● **Data extract**:
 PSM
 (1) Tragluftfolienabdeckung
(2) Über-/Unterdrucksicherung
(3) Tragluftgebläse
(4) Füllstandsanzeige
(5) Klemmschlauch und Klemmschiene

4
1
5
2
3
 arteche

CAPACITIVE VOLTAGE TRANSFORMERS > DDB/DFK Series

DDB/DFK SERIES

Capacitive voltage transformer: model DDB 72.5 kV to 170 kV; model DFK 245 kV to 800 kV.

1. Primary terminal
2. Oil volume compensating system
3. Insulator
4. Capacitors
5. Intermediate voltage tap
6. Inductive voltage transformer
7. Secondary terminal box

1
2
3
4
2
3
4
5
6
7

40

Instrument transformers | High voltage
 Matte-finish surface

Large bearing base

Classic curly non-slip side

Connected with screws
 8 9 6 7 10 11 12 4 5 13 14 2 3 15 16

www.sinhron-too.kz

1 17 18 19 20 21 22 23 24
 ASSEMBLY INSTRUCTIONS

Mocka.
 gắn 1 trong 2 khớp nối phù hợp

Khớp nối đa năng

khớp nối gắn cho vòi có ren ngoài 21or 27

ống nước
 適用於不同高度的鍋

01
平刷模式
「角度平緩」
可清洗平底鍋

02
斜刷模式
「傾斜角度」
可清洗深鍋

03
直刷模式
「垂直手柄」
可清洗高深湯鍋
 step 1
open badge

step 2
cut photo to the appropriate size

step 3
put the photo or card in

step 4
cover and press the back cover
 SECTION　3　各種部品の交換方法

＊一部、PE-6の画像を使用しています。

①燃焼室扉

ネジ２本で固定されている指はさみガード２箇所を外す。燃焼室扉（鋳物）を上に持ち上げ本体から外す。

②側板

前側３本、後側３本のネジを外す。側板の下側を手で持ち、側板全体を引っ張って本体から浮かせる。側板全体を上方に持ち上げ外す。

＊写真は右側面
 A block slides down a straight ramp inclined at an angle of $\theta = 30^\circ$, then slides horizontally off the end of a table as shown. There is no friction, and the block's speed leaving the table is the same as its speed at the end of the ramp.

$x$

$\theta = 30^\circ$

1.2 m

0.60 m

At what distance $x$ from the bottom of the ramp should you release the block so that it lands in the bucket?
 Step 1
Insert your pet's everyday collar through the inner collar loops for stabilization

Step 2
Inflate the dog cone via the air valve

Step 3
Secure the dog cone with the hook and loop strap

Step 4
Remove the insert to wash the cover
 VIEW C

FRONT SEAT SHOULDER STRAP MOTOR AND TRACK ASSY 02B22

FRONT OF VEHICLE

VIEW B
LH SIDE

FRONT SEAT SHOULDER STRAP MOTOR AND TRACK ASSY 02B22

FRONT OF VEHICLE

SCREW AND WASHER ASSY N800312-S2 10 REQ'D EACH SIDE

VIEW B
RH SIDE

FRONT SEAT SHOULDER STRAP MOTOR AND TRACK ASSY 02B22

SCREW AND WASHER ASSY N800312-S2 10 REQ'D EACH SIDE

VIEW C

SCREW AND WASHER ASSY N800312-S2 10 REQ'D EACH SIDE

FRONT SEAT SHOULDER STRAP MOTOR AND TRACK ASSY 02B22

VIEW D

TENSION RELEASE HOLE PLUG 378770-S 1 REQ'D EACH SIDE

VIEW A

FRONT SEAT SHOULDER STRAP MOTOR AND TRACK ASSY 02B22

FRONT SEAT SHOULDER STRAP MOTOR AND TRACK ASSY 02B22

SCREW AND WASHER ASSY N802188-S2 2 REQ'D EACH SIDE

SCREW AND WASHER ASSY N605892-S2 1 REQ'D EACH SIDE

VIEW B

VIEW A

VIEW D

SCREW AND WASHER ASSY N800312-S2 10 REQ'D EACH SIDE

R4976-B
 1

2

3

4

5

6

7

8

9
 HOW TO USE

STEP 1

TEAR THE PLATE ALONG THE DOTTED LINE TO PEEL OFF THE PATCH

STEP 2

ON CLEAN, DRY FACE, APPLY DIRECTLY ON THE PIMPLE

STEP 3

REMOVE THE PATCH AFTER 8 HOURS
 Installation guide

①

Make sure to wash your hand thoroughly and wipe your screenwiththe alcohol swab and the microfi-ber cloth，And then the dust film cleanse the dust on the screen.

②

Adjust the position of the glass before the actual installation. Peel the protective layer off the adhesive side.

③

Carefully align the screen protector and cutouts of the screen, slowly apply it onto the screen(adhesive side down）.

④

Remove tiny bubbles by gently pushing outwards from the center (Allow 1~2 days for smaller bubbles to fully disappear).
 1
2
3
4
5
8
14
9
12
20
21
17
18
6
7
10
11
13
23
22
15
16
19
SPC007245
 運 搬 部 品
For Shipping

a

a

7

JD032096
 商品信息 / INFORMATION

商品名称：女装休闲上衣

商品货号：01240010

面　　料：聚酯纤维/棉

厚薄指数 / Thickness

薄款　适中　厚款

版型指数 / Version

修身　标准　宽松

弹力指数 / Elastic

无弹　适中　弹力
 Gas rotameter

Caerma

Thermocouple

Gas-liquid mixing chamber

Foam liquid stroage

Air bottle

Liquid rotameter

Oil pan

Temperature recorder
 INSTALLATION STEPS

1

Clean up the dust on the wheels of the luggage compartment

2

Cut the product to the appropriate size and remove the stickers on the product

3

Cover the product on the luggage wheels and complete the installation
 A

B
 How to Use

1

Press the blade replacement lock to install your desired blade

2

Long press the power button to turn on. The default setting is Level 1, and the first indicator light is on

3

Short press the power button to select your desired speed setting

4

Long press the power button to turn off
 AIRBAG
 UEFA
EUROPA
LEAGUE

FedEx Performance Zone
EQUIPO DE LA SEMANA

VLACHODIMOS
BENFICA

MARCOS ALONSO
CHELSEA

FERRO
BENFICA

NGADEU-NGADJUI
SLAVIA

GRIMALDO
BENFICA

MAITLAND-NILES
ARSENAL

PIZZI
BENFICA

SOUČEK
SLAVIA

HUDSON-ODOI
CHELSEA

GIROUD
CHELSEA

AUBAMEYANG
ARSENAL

● **Aim of the exercise**: The lines to show are those in the data above that include "luggage".

● **Solution for this task**:
Clean up the dust on the wheels of the luggage compartment
Cover the product on the luggage wheels and complete the installation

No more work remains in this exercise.